In the asynchronous mode, the `step` function is split into two parts: the `send`/`recv` functions. `send` takes two arguments, a batch of action, and the corresponding `env_id` that each action should be sent to. Unlike `step`, `send` does not wait for the envs to execute and return the next state, it returns immediately after the actions are fed to the envs. (The reason why it is called async mode).

```python
env.send(action, env_id)
```
To get the "next states", we need to call the `recv` function. However, `recv` does not guarantee that you will get back the "next states" of the envs you just called `send` on. Instead, whatever envs finishes execution gets `recv`ed first.

```python
state = env.recv()
```

Besides `num_envs`, there is one more argument `batch_size`. While `num_envs` defines how many envs in total are managed by the `envpool`, `batch_size` specifies the number of envs involved each time we interact with `envpool`. e.g.
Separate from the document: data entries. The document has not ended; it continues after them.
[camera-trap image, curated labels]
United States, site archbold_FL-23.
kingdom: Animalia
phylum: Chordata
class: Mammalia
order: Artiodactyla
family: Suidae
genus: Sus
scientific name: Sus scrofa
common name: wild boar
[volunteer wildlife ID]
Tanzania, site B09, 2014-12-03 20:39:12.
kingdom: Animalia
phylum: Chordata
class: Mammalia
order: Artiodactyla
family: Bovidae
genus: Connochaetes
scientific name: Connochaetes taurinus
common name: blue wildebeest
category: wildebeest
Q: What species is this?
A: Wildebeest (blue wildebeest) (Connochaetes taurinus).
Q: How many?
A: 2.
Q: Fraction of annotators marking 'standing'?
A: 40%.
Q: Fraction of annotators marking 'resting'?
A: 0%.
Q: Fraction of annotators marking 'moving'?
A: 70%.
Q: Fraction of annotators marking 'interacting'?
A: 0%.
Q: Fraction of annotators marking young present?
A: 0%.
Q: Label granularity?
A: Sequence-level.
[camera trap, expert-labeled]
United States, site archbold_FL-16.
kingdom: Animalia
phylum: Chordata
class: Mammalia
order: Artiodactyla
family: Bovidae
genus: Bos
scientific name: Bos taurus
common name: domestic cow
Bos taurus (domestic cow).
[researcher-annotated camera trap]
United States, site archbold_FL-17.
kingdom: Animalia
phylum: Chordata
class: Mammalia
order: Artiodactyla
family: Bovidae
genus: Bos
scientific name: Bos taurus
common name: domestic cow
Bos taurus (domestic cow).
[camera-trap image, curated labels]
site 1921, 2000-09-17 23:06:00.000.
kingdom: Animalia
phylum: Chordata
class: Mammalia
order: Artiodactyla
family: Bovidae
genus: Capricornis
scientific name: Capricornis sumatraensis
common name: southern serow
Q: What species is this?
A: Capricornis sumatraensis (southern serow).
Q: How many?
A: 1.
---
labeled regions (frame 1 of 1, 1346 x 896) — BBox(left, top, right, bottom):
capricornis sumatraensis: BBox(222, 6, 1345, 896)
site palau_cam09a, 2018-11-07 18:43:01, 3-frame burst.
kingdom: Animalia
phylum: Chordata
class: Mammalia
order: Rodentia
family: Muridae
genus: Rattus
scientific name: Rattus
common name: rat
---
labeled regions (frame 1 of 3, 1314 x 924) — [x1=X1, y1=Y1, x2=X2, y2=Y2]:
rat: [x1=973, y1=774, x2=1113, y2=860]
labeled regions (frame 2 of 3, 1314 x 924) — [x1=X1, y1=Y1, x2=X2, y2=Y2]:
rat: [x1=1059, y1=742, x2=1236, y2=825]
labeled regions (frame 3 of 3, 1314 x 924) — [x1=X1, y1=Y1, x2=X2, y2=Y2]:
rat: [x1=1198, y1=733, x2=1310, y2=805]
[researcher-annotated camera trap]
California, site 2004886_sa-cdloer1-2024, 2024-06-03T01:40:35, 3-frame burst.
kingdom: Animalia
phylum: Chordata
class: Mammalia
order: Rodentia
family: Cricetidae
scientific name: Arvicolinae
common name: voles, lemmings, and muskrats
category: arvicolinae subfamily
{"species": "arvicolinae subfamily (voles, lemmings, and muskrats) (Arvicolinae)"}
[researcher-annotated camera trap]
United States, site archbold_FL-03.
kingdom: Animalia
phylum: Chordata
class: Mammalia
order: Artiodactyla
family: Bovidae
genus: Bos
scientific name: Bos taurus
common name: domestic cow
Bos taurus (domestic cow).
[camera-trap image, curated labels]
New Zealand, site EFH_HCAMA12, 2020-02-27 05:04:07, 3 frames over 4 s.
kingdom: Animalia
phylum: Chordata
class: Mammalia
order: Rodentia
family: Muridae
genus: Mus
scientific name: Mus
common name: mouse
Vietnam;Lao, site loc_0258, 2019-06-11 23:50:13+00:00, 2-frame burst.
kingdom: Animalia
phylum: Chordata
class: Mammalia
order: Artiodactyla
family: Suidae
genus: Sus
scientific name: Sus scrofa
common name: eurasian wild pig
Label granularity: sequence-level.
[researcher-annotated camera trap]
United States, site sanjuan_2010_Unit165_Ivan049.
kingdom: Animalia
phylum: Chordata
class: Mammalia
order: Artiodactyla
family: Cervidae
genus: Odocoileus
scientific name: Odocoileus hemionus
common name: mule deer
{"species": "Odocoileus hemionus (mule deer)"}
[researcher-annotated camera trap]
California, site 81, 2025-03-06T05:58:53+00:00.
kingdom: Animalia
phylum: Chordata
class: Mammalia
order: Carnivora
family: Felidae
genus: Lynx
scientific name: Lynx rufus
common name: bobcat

There are 64 envs executing in the `envpool`, `send` and `recv` each time interacts with a batch of 16 envs.

```python
envpool.make("Pong-v5", env_type="gym", num_envs=64, batch_size=16)
```

There are other configurable arguments with `envpool.make`; please check out [envpool interface introduction](https://envpool.readthedocs.io/en/latest/pages/interface.html).

## Contributing

EnvPool is still under development. More environments will be added, and we always welcome contributions to help EnvPool better. If you would like to contribute, please check out our [contribution guideline](https://envpool.readthedocs.io/en/latest/pages/contributing.html).

## License

EnvPool is under Apache2 license.

Other third-party source-code and data are under their corresponding licenses.

We do not include their source code and data in this repo.

## Citing EnvPool

If you find EnvPool useful, please cite it in your publications.

```
@misc{envpool,
  author = {Jiayi Weng and Min Lin and Zhongwen Xu and Shuicheng Yan},
  title = {EnvPool},
  year = {2021},
  publisher = {GitHub},
  journal = {GitHub repository},
  howpublished = {\url{https://github.com/sail-sg/envpool}},
}
```

## Disclaimer

This is not an official Sea Limited or Garena Online Private Limited product.